La mobilisation contre la réforme des rythmes scolaires est une illustration des relations complexes que les enseignants entretiennent à l’appareil d’Etat. La grève du 14 novembre a montré l’ampleur du rejet de la réforme : plus d’un enseignant sur deux était en grève alors que les deux syndicats majoritaires (SNUipp-FSU et SE-Unsa) n’avaient pas appelé à la grève sur le plan national, certaines villes rassemblaient jusqu’à 92 % de grévistes… Mais, quelques jours plus tard, leurs organisations syndicales sont sagement allées négocier avec le ministère des modifications sur le statut des personnels…
Cela pose de façon assez crue la question de qui contrôle qui. Les organisations syndicales sont supposées tirer leur légitimité des personnels alors qu’en réalité, et en particulier lorsque la gauche est au gouvernement, elles semblent pour la plupart d’entre elles recevoir directement leurs ordres du Parti socialiste.
Dans le SNUipp-FSU, près de la moitié des sections départementales ont appelé à la grève contre l’avis de la direction nationale, la tendance d’opposition de gauche a recueilli au congrès son meilleur score depuis la création du syndicat, mais la direction tient, refusant même de se rendre aux intersyndicales proposées par SUD et FO. Bien sûr, elle n’a pas la bêtise d’aller aussi loin que la direction de la FCPE, qui défend la réforme par n’importe quel moyen. Mais elle joue indéniablement un rôle de frein d’une rare ampleur.

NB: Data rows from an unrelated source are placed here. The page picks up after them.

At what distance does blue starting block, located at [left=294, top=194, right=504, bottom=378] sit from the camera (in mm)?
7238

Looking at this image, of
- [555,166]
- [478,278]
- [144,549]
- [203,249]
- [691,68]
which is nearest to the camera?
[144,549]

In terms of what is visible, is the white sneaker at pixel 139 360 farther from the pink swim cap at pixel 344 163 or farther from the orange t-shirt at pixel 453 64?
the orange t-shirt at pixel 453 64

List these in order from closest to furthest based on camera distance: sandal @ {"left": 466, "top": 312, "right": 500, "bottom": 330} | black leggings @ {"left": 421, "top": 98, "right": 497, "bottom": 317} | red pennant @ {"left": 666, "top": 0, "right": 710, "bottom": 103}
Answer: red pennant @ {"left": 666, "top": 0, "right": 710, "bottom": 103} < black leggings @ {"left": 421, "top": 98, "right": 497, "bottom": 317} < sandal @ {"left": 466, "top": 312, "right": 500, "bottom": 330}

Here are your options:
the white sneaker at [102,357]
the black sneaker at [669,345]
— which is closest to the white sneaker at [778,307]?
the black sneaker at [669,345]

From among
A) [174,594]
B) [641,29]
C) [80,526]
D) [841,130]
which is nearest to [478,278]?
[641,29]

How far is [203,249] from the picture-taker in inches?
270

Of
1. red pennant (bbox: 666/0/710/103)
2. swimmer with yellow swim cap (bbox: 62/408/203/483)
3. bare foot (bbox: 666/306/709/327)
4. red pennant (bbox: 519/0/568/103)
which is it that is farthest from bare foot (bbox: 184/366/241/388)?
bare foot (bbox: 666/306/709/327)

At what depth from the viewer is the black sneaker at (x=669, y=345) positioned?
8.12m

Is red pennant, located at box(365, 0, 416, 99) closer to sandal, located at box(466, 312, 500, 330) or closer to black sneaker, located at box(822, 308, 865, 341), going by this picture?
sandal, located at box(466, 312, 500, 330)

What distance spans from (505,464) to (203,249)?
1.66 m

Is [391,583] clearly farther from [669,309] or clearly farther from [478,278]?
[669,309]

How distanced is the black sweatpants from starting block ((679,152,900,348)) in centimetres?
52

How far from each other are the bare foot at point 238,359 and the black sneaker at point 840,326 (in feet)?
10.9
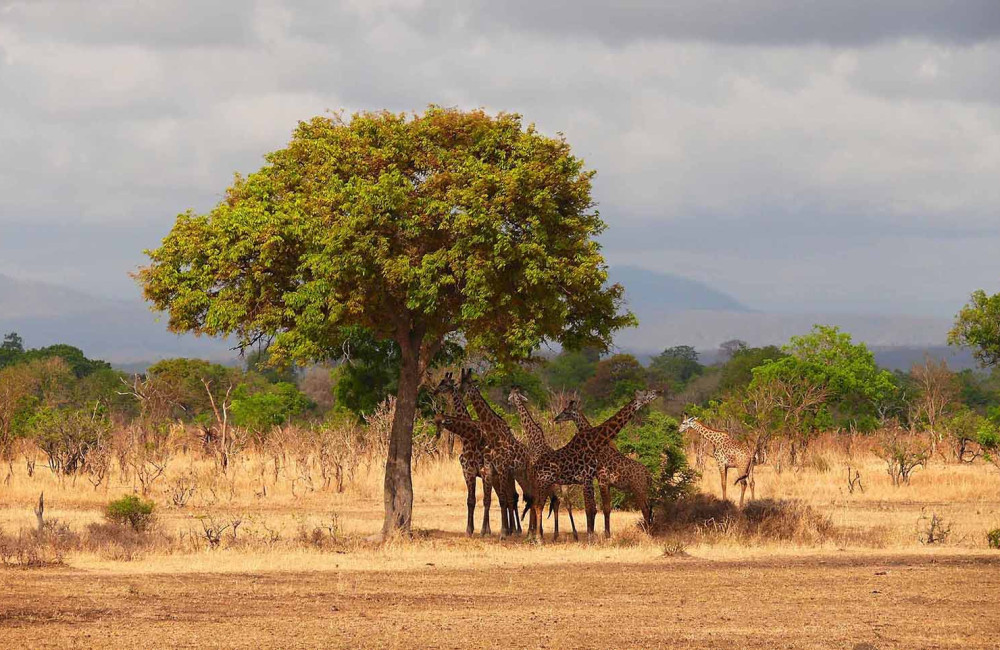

Les mobilisations actuelles des enseignants, avec leurs grèves départementales, leurs tentatives de reconduction de la grève, un certain réinvestissement dans les assemblées générales, les débuts de prise de contact avec les personnels des mairies, témoignent de la nécessaire autonomisation des personnels de leurs directions. Un syndicaliste, s’opposant dans une réunion à « la grève reconductible comme fin en soi », oubliait un peu vite l’aspect décisif de la grève dans la construction de la conscience de classe : comment décider de ce que l’on veut, comment agir en subissant l’aliénation que constitue le travail ? Il ne s’agit pas de déserter les syndicats, mais de considérer qu’en temps de mobilisations, ils sont un outil d’action beaucoup plus restreint que l’auto-organisation.
La relation de dépendance des personnels vis-à-vis de leurs syndicats est à la hauteur de la pression exercée par le cadre bourgeois de l’école : il aura fallu plusieurs mois pour que nous soyons capables de considérer que nous pouvons nous battre avec les personnels des mairies contre la réforme du gouvernement et les municipalités qui l’appliquent.
Car l’école que nous voulons est à l’opposé de celle des réformes Darcos et des rythmes scolaires, qui organisent les discriminations et le décrochage des classes populaires. Notre école ne distinguerait et hiérarchiserait pas ce que les pédagogues libéraux appellent le « socle commun de connaissances » (la grammaire, les techniques opératoires, la connaissance des dates historiques) par rapport au jeu, à la culture, à la production libre dans tous les domaines.
Avec sa contre-réforme, le gouvernement aggrave les inégalités, avance dans la casse du cadre national de l’éducation et la mise en concurrence des différents personnels (enseignants, animateurs et spécialistes de certains domaines culturels). Pour nous, tous ces personnels devraient collaborer, avec des statuts d’enseignants, pour construire des apprentissages appuyés sur la réalité et la culture populaire.